Lyft, a company that has developed a mobile Web application to connect people looking for rides with nearby drivers who have seats available in their cars, approaches insurance differently. Its drivers have their own personal policies, while the company has policies covering certain events for some situations.
Simply having insurance is not the same as having the right insurance, said Gregory V. Serio, a consultant to the taxicab industry and a former state insurance superintendent.
Personal auto insurance policies that cost on average $1,094 a year in New York do not cover economic activities, Serio said.
Taxicabs are required to carry a higher level of insurance that allows them to carry paying passengers, which Lyft drivers do not carry.

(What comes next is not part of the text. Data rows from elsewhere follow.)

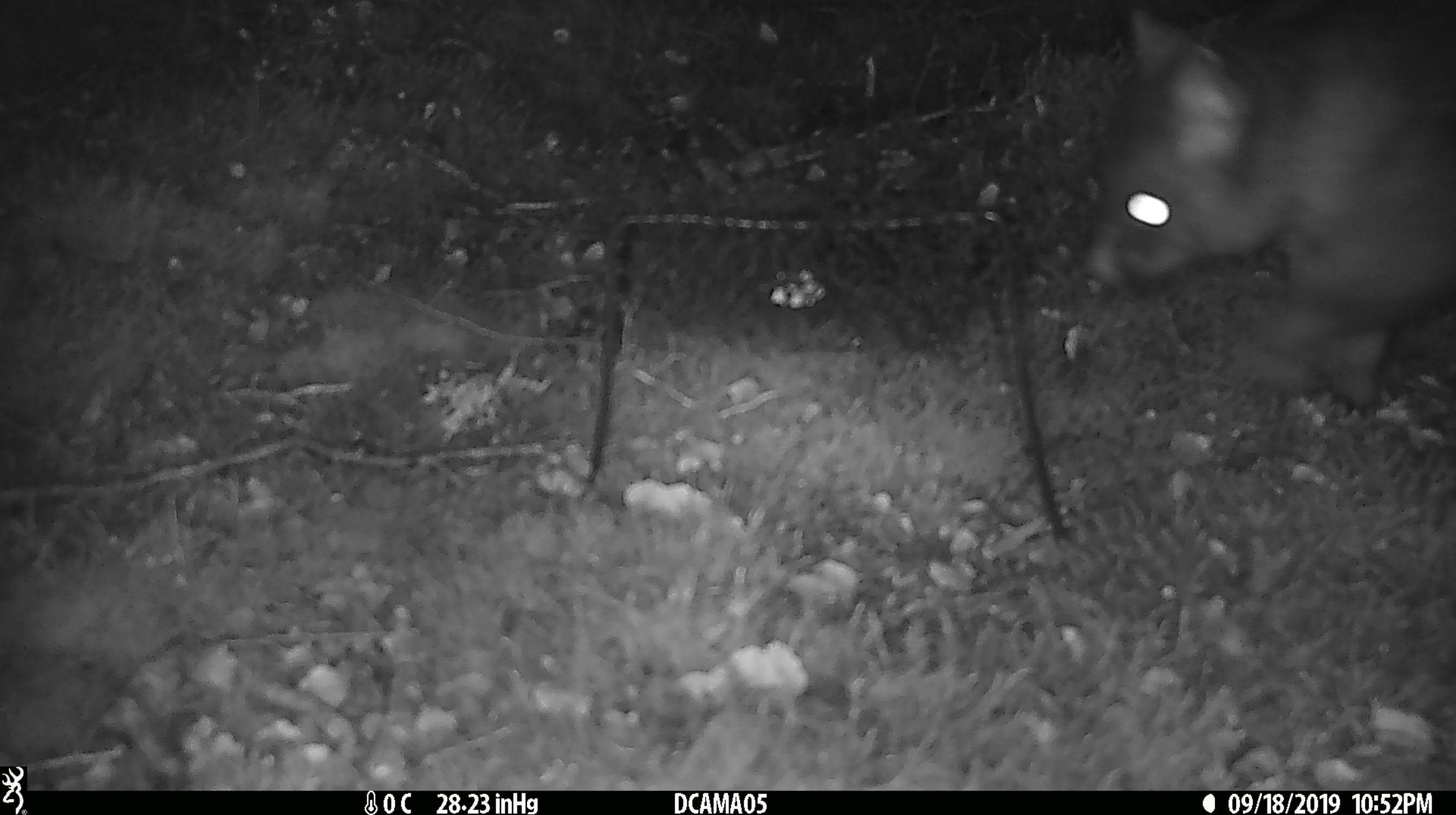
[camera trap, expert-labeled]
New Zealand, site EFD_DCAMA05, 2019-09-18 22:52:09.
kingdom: Animalia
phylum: Chordata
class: Mammalia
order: Diprotodontia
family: Phalangeridae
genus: Trichosurus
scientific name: Trichosurus vulpecula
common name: common brushtail possum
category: possum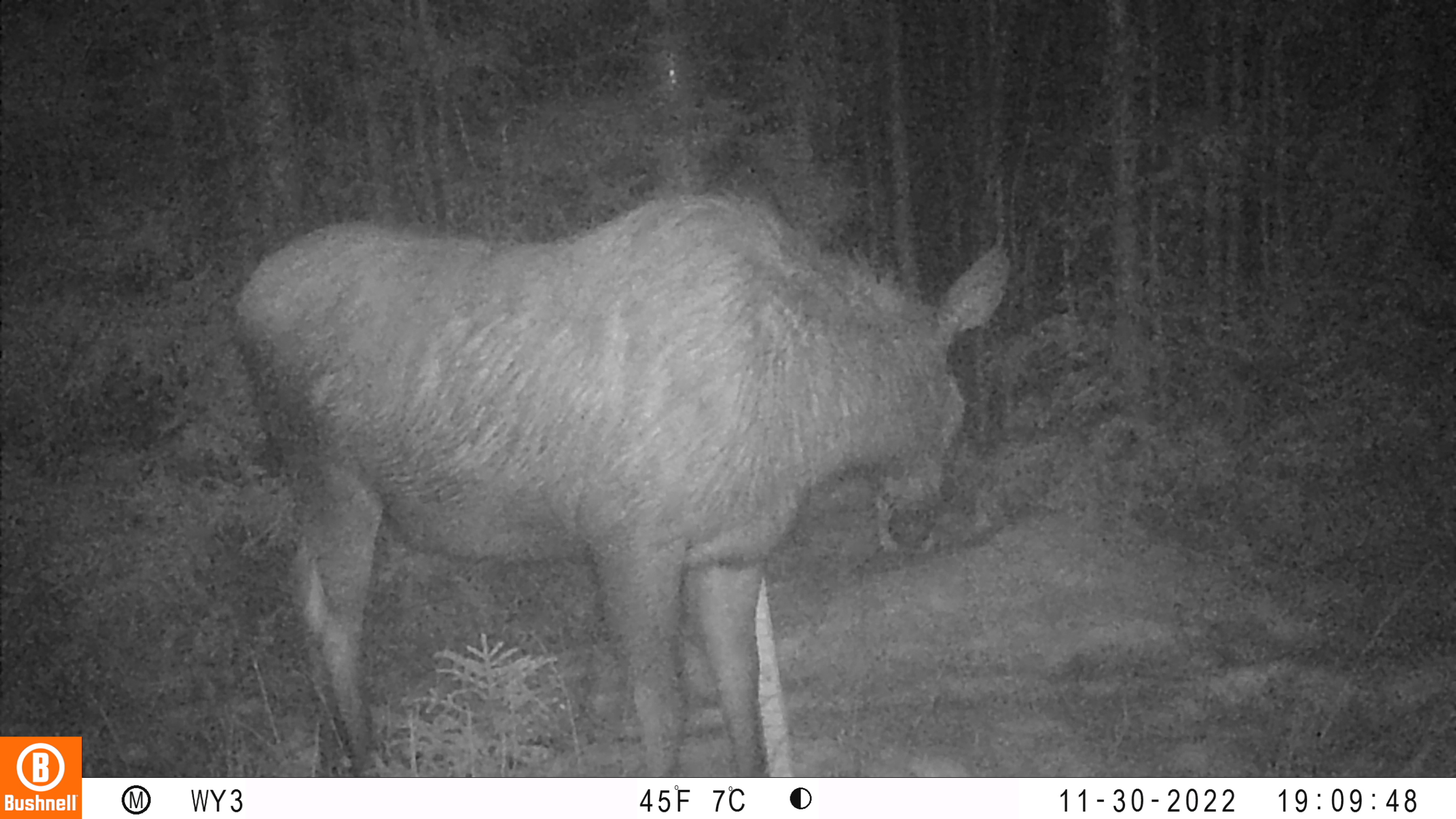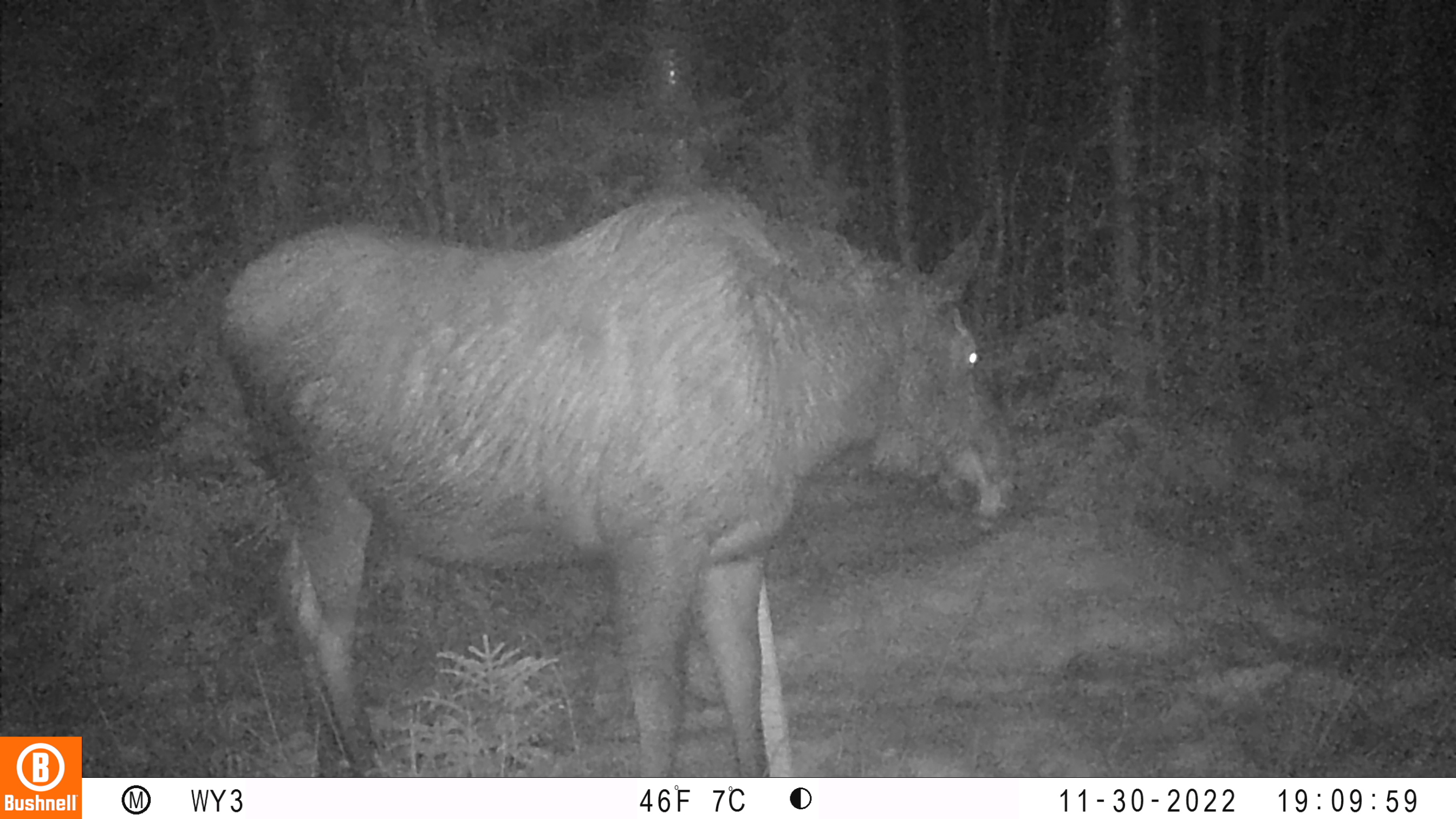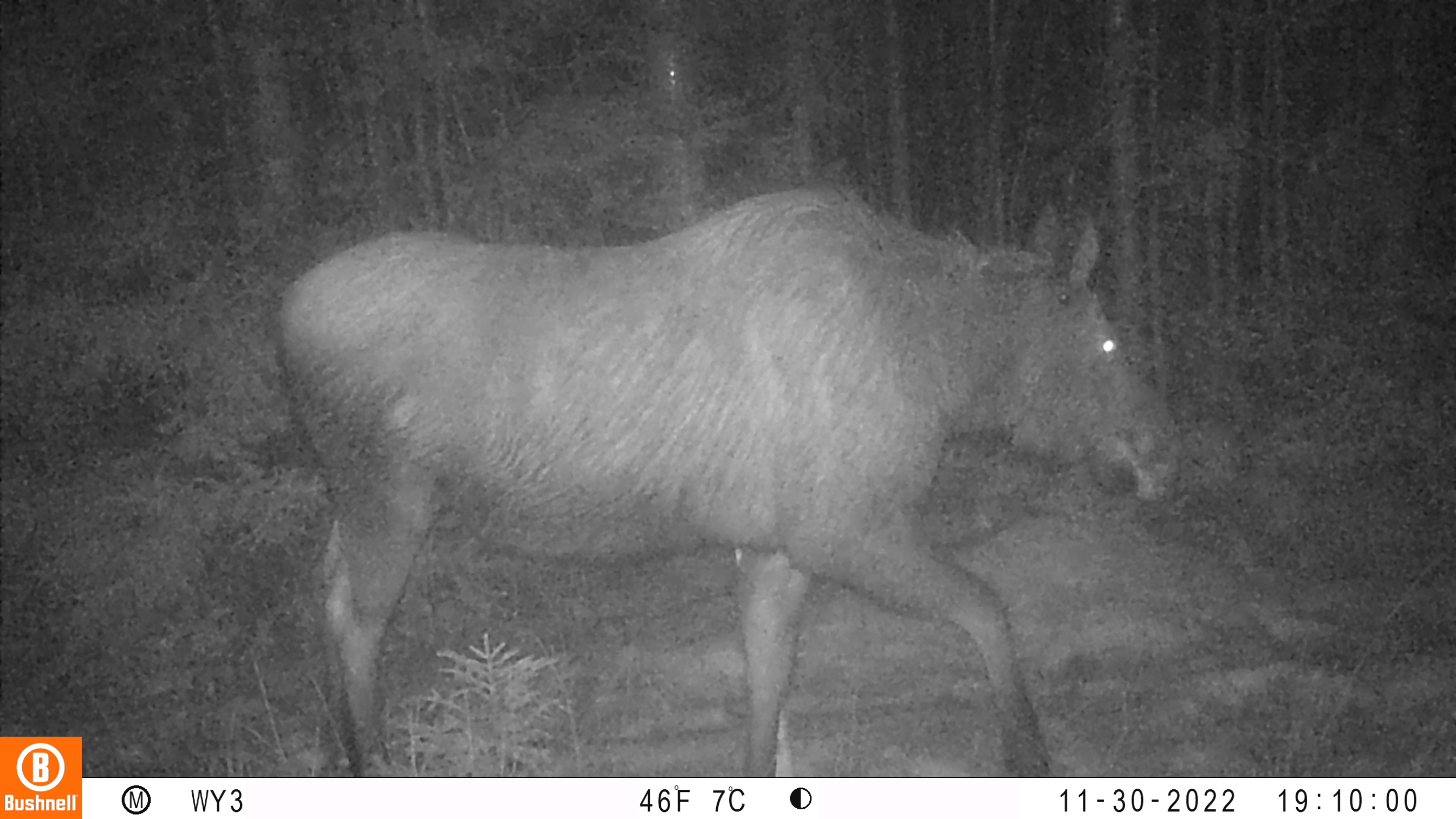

“What they’re doing is trying to eliminate the cost of doing business in the State of New York,” said Kevin R. Barwell, president of the Limousine, Bus, Taxi Operators of Upstate New York.
Lyft representatives are expected at the Council’s Community Development Committee meeting in July.
Lyft drivers request “donations” from their passengers.
No cash changes hands in a Lyft car, because before individuals can request a ride, they must input their credit card information into the Lyft app. In Buffalo, Lyft has rates and calculates a suggested donation amount. If passengers fail to pay enough of the suggested donation, drivers can elect not to pick them up for future rides.
North Council Member Joseph Golombek Jr. has said that he believes Lyft is operating in the city illegally but that he is willing to bring the city’s laws in line to allow them to operate legally.